Fraxiparine 0,3, oplossing voor injectie 2.850 IE anti Xa / 0,3 ml RVG 11876
Fraxiparine 0,4, oplossing voor injectie 3.800 IE anti Xa / 0,4 ml RVG 15963
Fraxiparine 0,6, oplossing voor injectie 5.700 IE anti Xa / 0,6 ml RVG 11877
Fraxiparine 0,8, oplossing voor injectie 7.600 IE anti Xa / 0,8 ml RVG 15965
Fraxiparine 1,0, oplossing voor injectie 9.500 IE anti Xa / 1,0 ml RVG 11878
Fraxiparine 2,0, oplossing voor injectie 19.000 IE anti Xa / 2,0 ml RVG 20955
Fraxiparine 5,0, oplossing voor injectie 47.500 IE anti Xa / 5,0 ml RVG 20956
Fraxiparine 15, oplossing voor injectie 142.500 IE anti Xa / 15 ml RVG 21217

Deze bijsluiter is voor de laatste keer goedgekeurd in oktober 2009

Gedetailleerde informatie over dit geneesmiddel is beschikbaar op de website van het College Ter Beoordeling van Geneesmiddelen (www.cbg-meb.nl).
--
STAPSGEWIJZE INSTRUCTIES VOOR GEBRUIK

1. Was uw handen goed met zeep en water en droog uw handen.
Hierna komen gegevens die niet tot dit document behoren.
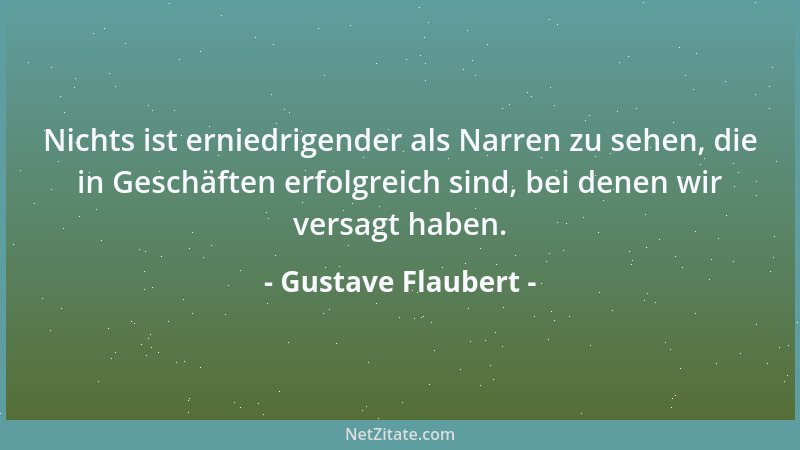 Gustave Flaubert - Nichts ist erniedrigender als Narren zu sehen, die in Geschäften erfolgreich sind, bei denen wir versagt...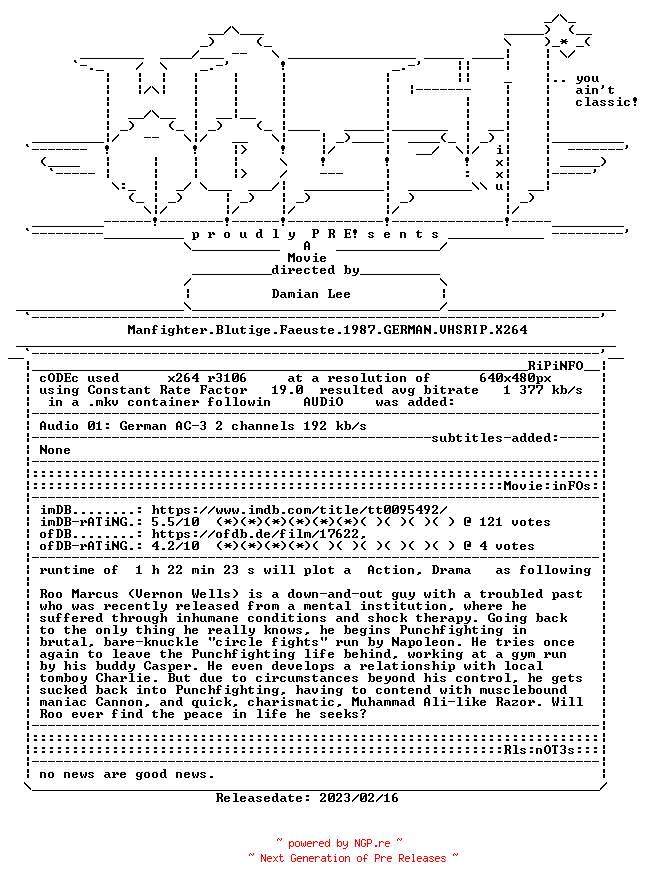 NFO for the release Manfighter.Blutige.Faeuste.1987.GERMAN.VHSRIP.X264-WATCHABLE by WATCHABLE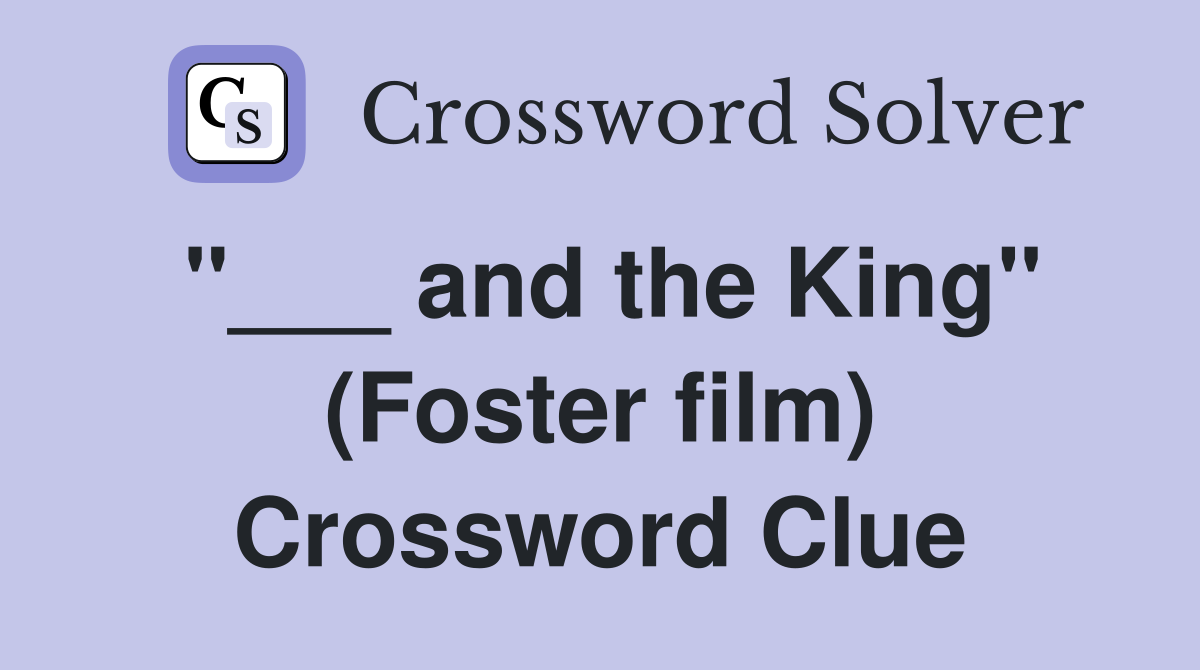 "___ and the King" (Foster film) Crossword Clue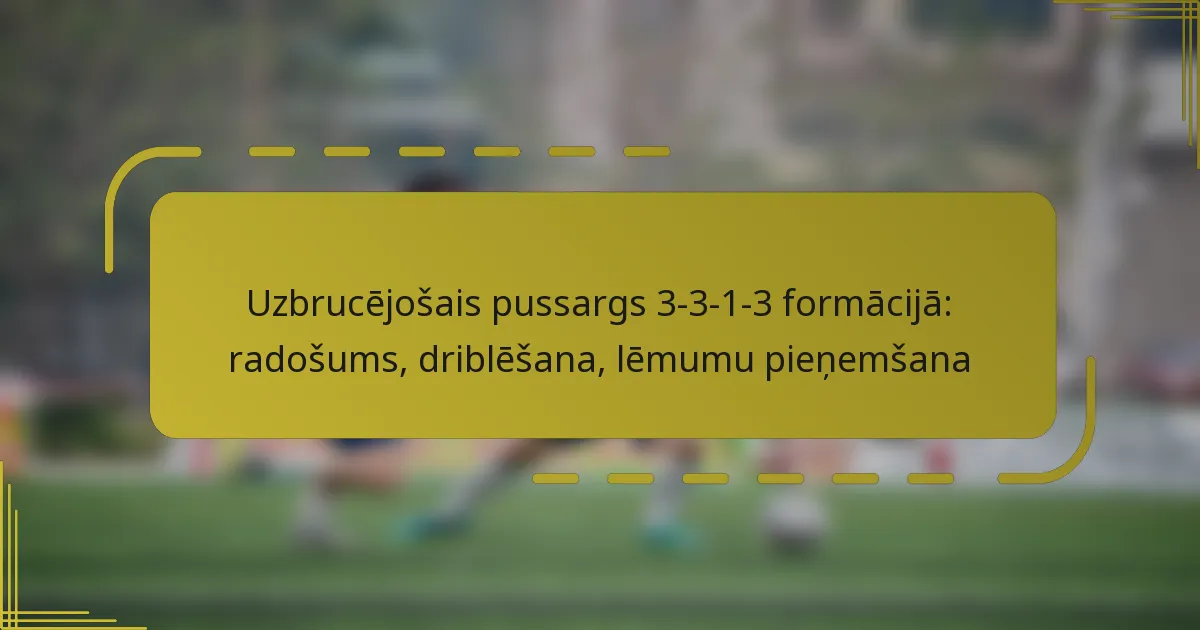 Uzbrucējošais pussargs 3-3-1-3 formācijā: radošums, driblēšana, lēmumu pieņemšana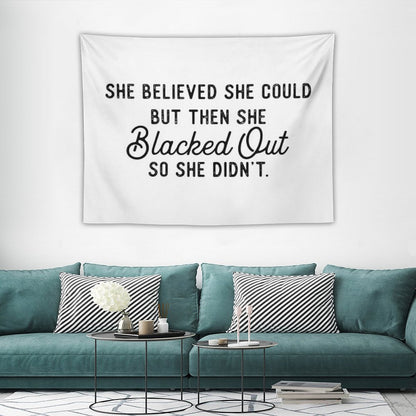 She Believed She Could But Then She Blacked Out So She Didnt Tapestry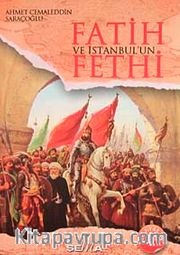 Fatih ve İstanbul'un Fethi (Cep Boy)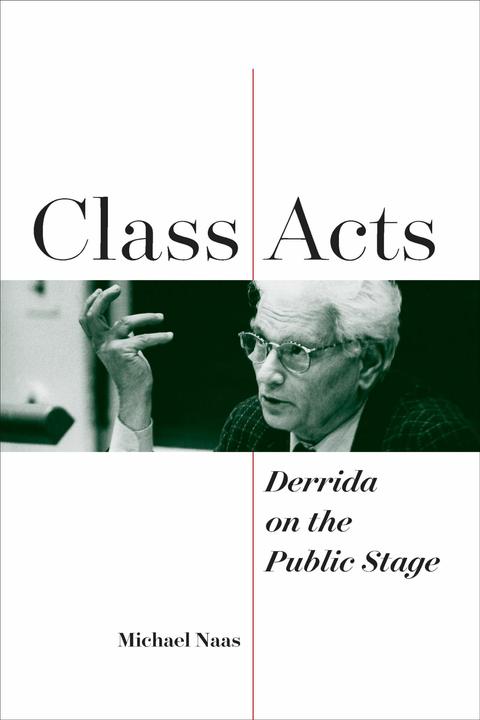 Class Acts (English, Michael Naas, 2021)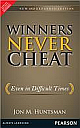 Winners Never Cheat: Even in Difficult Times, New and Expanded Edition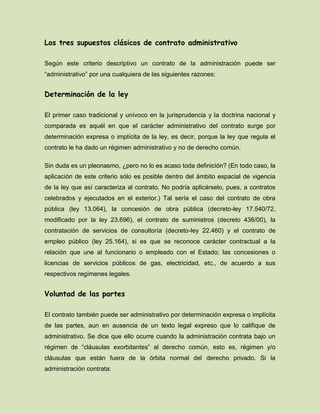 Los tres supuestos clásicos de contrato administrativo
Según este criterio descriptivo un contrato de la administración puede ser
“administrativo” por una cualquiera de las siguientes razones:
Determinación de la ley
El primer caso tradicional y unívoco en la jurisprudencia y la doctrina nacional y
comparada es aquél en que el carácter administrativo del contrato surge por
determinación expresa o implícita de la ley, es decir, porque la ley que regula el
contrato le ha dado un régimen administrativo y no de derecho común.
Sin duda es un pleonasmo, ¿pero no lo es acaso toda definición? (En todo caso, la
aplicación de este criterio sólo es posible dentro del ámbito espacial de vigencia
de la ley que así caracteriza al contrato. No podría aplicárselo, pues, a contratos
celebrados y ejecutados en el exterior.) Tal sería el caso del contrato de obra
pública (ley 13.064), la concesión de obra pública (decreto-ley 17.540/72,
modificado por la ley 23.696), el contrato de suministros (decreto 436/00), la
contratación de servicios de consultoría (decreto-ley 22.460) y el contrato de
empleo público (ley 25.164), si es que se reconoce carácter contractual a la
relación que une al funcionario o empleado con el Estado; las concesiones o
licencias de servicios públicos de gas, electricidad, etc., de acuerdo a sus
respectivos regímenes legales.
Voluntad de las partes
El contrato también puede ser administrativo por determinación expresa o implícita
de las partes, aun en ausencia de un texto legal expreso que lo califique de
administrativo. Se dice que ello ocurre cuando la administración contrata bajo un
régimen de “cláusulas exorbitantes” al derecho común, esto es, régimen y/o
cláusulas que están fuera de la órbita normal del derecho privado. Si la
administración contrata:
 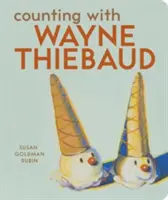 Számolás Wayne Thiebauddal - Counting with Wayne Thiebaud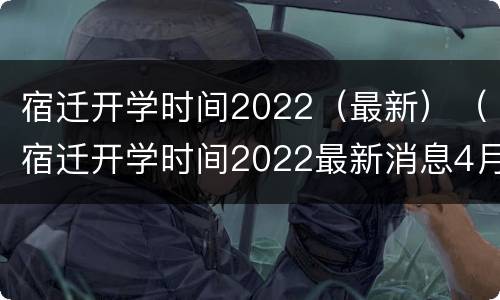宿迁开学时间2022（最新）（宿迁开学时间2022最新消息4月份文件）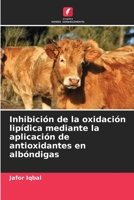 Inhibición de la oxidación lipídica mediante la aplicación de antioxidantes en albóndigas 6206084663 Book Cover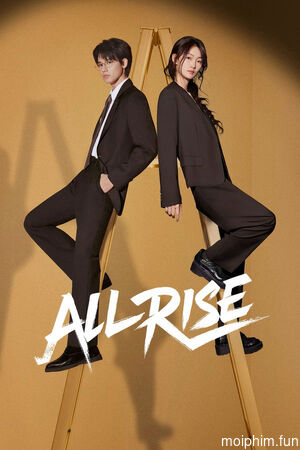 Vào Cuộc Ngay (All Rise) [2025]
2. Verwijder het dopje dat de naald beschermt door het vast te pakken en in één beweging recht naar boven los te trekken (dit voorkomt dat een druppel vloeistof wordt meegezogen).

Let op:
- Raak de naald niet aan en laat deze nergens mee in contact komen voor de injectie.
- De kleine luchtbel in de spuit is normaal. Probeer deze niet te verwijderen voor de injectie.

3. Controleer de dosering van Fraxiparine die door uw arts is voorgeschreven.
Bij doseringen met Fraxiparine 0,5 ml, 0,7 ml en 0,9 ml dient voorafgaand aan de toediening het volume in de voorgevulde spuit als volgt te worden aangepast:
Pas eerst het volume van Fraxiparine in de voorgevulde spuit aan door de spuit rechtop met de naald naar beneden te houden. Wij raden u aan de overtollige vloeistof die uit de naald komt op te vangen in een bakje. De spuit heeft maatstrepen (een schaalverdeling) voor instellen van het volume dat moet worden toegediend. Duw de zuiger van de spuit voorzichtig naar beneden totdat de bodem van de luchtbel en dus het oppervlak van de vloeistof op de juiste maatstreep van het volume dat uw arts heeft voorgeschreven staat. De luchtbel hoort in de spuit. Verwijder de luchtbel dus niet. De spuit is nu klaar voor gebruik.

4. Ga in een comfortabele positie zitten of liggen.
Bepaal de plaats voor de onderhuidse injectie aan de voor- of achterzijde van de buikgordel (niet rond de navel of bij een wond), of aan de voor-zijkant van het bovenbeen.

5. Desinfecteer de huid op de plaats van de injectie met wat alcohol.

6. Neem een huidplooi tussen duim en wijsvinger en houd de huidplooi tussen duim en wijsvinger
gedurende de gehele injectie.

7. Houd de spuit rechtop. Breng de naald in zijn geheel loodrecht (rechtstandig, in een hoek van 90°)
in de huidplooi. Niet opzuigen.

8. Spuit de vloeistof langzaam in door de zuiger zo ver mogelijk naar beneden te duwen.
9. Nadat u de vloeistof heeft ingespoten, kunt u de naald terugtrekken en de huidplooi loslaten. Niet nawrijven!
Indien een bloeding zou optreden op de injectieplaats dient u enige minuten met de vingers hierop te drukken.

10. Na het toedienen van de onderhuidse injectie schuift u de beschermhuls over het spuitje naar de richting van de naald totdat u “klik” hoort. De beschermhuls is nu vergrendeld en de naald is afgeschermd. U kunt zich niet meer ongewenst prikken met deze naald.
11. Verwijder de gebruikte spuit volgens de instructies van uw arts of verplegend personeel
Gooi de gebruikte spuit niet weg met het huishoudelijk afval. Gooi deze weg volgens instructies van uw arts of apotheker.